Being Fredearl

Being Fredearl

I spent my childhood in a magical time known as the 50’s and 60’s. I lived in a magical place called Stevehaven. One of the finest abodes in my hometown I lived surrounded by family, lots of dogs and horses and a serious penchant for going to church.

That I call it a magical time and place should tell you something about me already. Among the privileges I ‘survived’ were riding my horse on fox hunts (Tallyho!) and Sunday sliced roast beef lunches at the club after church. And if you have not figured it out already, we were white.

It suddenly ended one day with the death of my father. Without him I soon drifted into my own reality. Along the way I got into and absorbed a variety of life styles and outlooks, testing each one for how well it filled the holes in me.

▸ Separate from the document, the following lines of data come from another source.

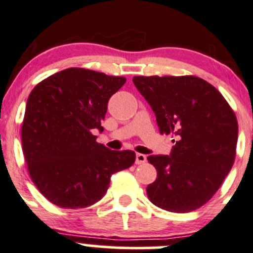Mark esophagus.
<instances>
[{"mask_svg": "<svg viewBox=\"0 0 253 253\" xmlns=\"http://www.w3.org/2000/svg\"><path fill=\"white\" fill-rule=\"evenodd\" d=\"M147 162V157L141 153H137L136 154V164H144Z\"/></svg>", "mask_w": 253, "mask_h": 253, "instance_id": "obj_1", "label": "esophagus"}]
</instances>
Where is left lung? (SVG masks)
I'll return each mask as SVG.
<instances>
[{"mask_svg": "<svg viewBox=\"0 0 253 253\" xmlns=\"http://www.w3.org/2000/svg\"><path fill=\"white\" fill-rule=\"evenodd\" d=\"M157 117L160 133H172L170 155H149L157 180L148 185L153 205L188 213L206 205L230 172L237 143L236 116L224 96L205 79L133 77Z\"/></svg>", "mask_w": 253, "mask_h": 253, "instance_id": "8db88e82", "label": "left lung"}]
</instances>
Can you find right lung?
Here are the masks:
<instances>
[{"instance_id": "1", "label": "right lung", "mask_w": 253, "mask_h": 253, "mask_svg": "<svg viewBox=\"0 0 253 253\" xmlns=\"http://www.w3.org/2000/svg\"><path fill=\"white\" fill-rule=\"evenodd\" d=\"M125 77L67 68L40 82L25 106L22 144L38 190L61 208L89 207L104 197L112 174L128 169L133 150H111L96 142L109 99Z\"/></svg>"}]
</instances>
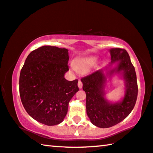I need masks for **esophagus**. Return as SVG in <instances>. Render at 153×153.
I'll list each match as a JSON object with an SVG mask.
<instances>
[{
  "instance_id": "34e87169",
  "label": "esophagus",
  "mask_w": 153,
  "mask_h": 153,
  "mask_svg": "<svg viewBox=\"0 0 153 153\" xmlns=\"http://www.w3.org/2000/svg\"><path fill=\"white\" fill-rule=\"evenodd\" d=\"M77 85H78L79 88H82V82L80 80H79L78 84H77Z\"/></svg>"
}]
</instances>
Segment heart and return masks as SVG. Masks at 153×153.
<instances>
[{"label":"heart","instance_id":"heart-1","mask_svg":"<svg viewBox=\"0 0 153 153\" xmlns=\"http://www.w3.org/2000/svg\"><path fill=\"white\" fill-rule=\"evenodd\" d=\"M97 61V57H86L80 58L74 60V67L75 70L78 73H85L96 64Z\"/></svg>","mask_w":153,"mask_h":153}]
</instances>
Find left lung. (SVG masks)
Wrapping results in <instances>:
<instances>
[{"instance_id":"8db88e82","label":"left lung","mask_w":153,"mask_h":153,"mask_svg":"<svg viewBox=\"0 0 153 153\" xmlns=\"http://www.w3.org/2000/svg\"><path fill=\"white\" fill-rule=\"evenodd\" d=\"M110 52L111 62L105 69L81 79L86 95L87 115L94 125L100 128L111 127L127 118L134 108L137 97L136 74L129 54L121 48H111ZM114 64L116 66L113 68ZM116 73L124 79L126 91L120 101L112 103L105 98V88L107 77L111 78Z\"/></svg>"}]
</instances>
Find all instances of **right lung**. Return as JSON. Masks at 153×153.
I'll list each match as a JSON object with an SVG mask.
<instances>
[{"mask_svg": "<svg viewBox=\"0 0 153 153\" xmlns=\"http://www.w3.org/2000/svg\"><path fill=\"white\" fill-rule=\"evenodd\" d=\"M69 59L67 49L45 45L32 51L22 68V103L28 114L42 124L62 123L70 100L79 91L77 79L68 81L64 77Z\"/></svg>", "mask_w": 153, "mask_h": 153, "instance_id": "right-lung-1", "label": "right lung"}]
</instances>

A Love Affair with Being in Love: Why He wrote It.

Stevens’ story

Stevens’ story is truly a love story in that his life has been a quest to make sense of everything he’d ever heard about love. With so many claims on what love is, confusion was a constant companion. In his search, he was triggered to write Winning at Love during a workshop on manhood in the early days of the men’s movement. The workshop leader insisted that real men should not share or show their feelings with their partner. He plainly stated that mask-wearing invulnerability is required to survive the rigors of marriage and family.  What a disconnect! Good money had been paid to receive advice on how to passive-aggressively belittle women and to cripple himself further emotionally. With this advice, he could only look forward to the same relationship problems that had plagued his entire love life!

Establishing Credentials

With so much confusion about the nature of love, Stevens wondered how he could make his way out of this briar patch he found himself in. While guidance in the marriage and relationship field usually came from those who’d been married with long-term success, he  didn’t belong in that club. Those mentor wannabe’s only worsened his feelings of being misunderstood. After a marriage, a divorce, another marriage, a child, and another divorce, he shut down and went into hiding. Taking matters into his own hands, self-study preoccupied him. All he could do was write about the question—what is love? His writing led to a return to his previous research psychology in couples’ intimacy and the theory he once tested around the sharing of hurt feelings.

Going Back

Years earlier, Stevens’ looking for love led him to graduate school in family systems theory. With dreams of being a psychologist, he was introduced to a theory called the Sharing of Hurts, a research niche of his program supervisor. The Sharing of Hurts suggests that when a couple can share their feelings of hurt, vulnerability, and imperfection with one another they become more intimate. In scientific circles, “intimate with each other” was about the closest he could get to the study of love. He created and successfully tested a way to measure how hurt feelings impacts behavior. The findings suggested that a couple feels closer to one another when they openly speak about their vulnerable feelings. The results marked something of a landmark in couple’s therapy. With publication of his findings in the prestigious American Journal of Family Therapy (Stevens and L’Abate, 1989), he soon learned he was too wounded and too vulnerable to go any further with research about such a sensitive issue.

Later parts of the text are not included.